◆ **Consigne**:
Les affirmations suivantes concordent-elles avec l'extrait choisi : 1. Le vieil Hannibal, fils d'esclave, est devenu président d'université. 2. En touchant son arrière-petite-fille, la vieille Gram est conquise par un amour maternant. 3. Sur le plan du style, Dorothy West atteint les sommets de Toni Morrison. Répondez par oui ou par non à chacune, en citant mot pour mot les termes décisifs de l'extrait.

*** Extrait choisi ***

Thom, ça ne lui suffit pas de faire jaillir quelques millions de caractères quotidiennement sur son golb. Il est pousse au crime, par dessus le marché. Il vous concocte des crossover en veux-tu en voilà pour vous impliquer dans la tourmente.

Et il a bien raison, car c’est une occasion de parler de ce qui habituellement n’aurait pas sa place sur ce blog. Comme ce magnifique deuxième roman de Dorothy West, Le mariage.
Sur le plan formel et le style, on n’atteint pas ici les sommets incomparables de Toni Morrison, ses audaces si troublantes. En revanche, Dorothy West partage avec sa cadette un questionnement permanent sur la couleur, la race, le racisme, le rapport à soi-même et aux autres qui en découlent. Tout le roman est un va et vient entre le blanc et le noir, le noir et le blanc, le métis d’apparence noire et le métis d’apparence blanche, tout n’est que lignes franchies, identités bafouées ou assumées, le tout sur fond de violence du désir.
Tous les codes sont bouleversés, y compris ceux qui s’appliquent aux sexes. Bien avant l’effervescence de la fin des années 1960, voilà des femmes dont on apprend la faible appétence pour la maternité, des pères poules, des enfants qui ne savent même pas ce qu’est une mère, mais aussi dans le même temps une jeune femme persuadée qu’en touchant son arrière-petite-fille la vieille Gram sera instantanément conquise par un amour maternant. Ce qui n’arrive pas.
Voilà un roman de rêves ravagés, de promesses jamais tenues. Un roman sur les innombrables impossibilités de la vie. Certes, le vieil Hannibal, fils d’esclave, est devenu professeur et même président d’université. Certes la bonne société noire qui peuple le quartier de l’Oval acquis la richesse et le pignon sur rue qui l’accompagne. Mais un rien suffit à balayer l’idée saugrenue que cela serait le signe d’un progrès.
Toutes les unions mixtes, toutes les accumulations de richesse n’y feront rien, c’est un monde gangréné par la méfiance envers l’autre et la crainte du mélange que nous décrit ce récit sans appel.

Distillant avec bonheur un contrepied après l’autre, Le mariage nous annonce dès le titre et les premières lignes un événement qui tarde à se concrétiser. La métis -et donc noire pour l’Amérique de l’époque- Shelby va épouser un blanc. Voilà qui ne convient à personne. Ni aux vieux noirs fiers d’avoir apporté la démonstration que leur race peut réussir par ses propres forces (et tous les métissages affaiblissent de fait cette démonstration). Ni à cette vieille société bourgeoise (peu importe pour le coup qu’elle soit noire) qu’on vient encombrer d’un saltinbanque, un musicien de jazz. Ni au voisin estival, ce vorace qui ne vit que pour ses filles et pour mettre les femmes dans son lit avant de les jeter. Ni aux parents du fiancé qui “perdent un fils”.

*** Lignes de données ***

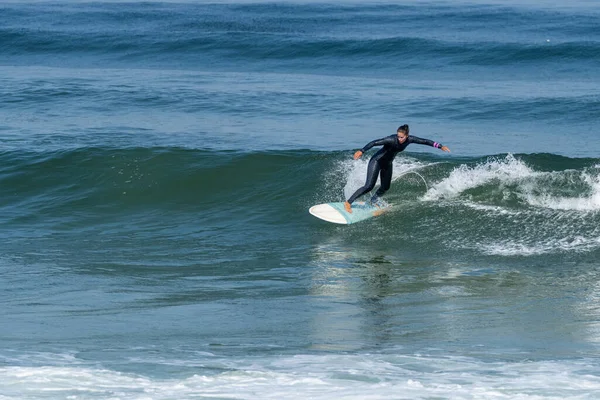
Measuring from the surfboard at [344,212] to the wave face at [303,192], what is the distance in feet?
0.67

***

◆ **Réponse**:
1. Oui : « Certes, le vieil Hannibal, fils d’esclave, est devenu professeur et même président d’université. »
2. Non : « une jeune femme persuadée qu’en touchant son arrière-petite-fille la vieille Gram sera instantanément conquise par un amour maternant. Ce qui n’arrive pas. »
3. Non : « Sur le plan formel et le style, on n’atteint pas ici les sommets incomparables de Toni Morrison »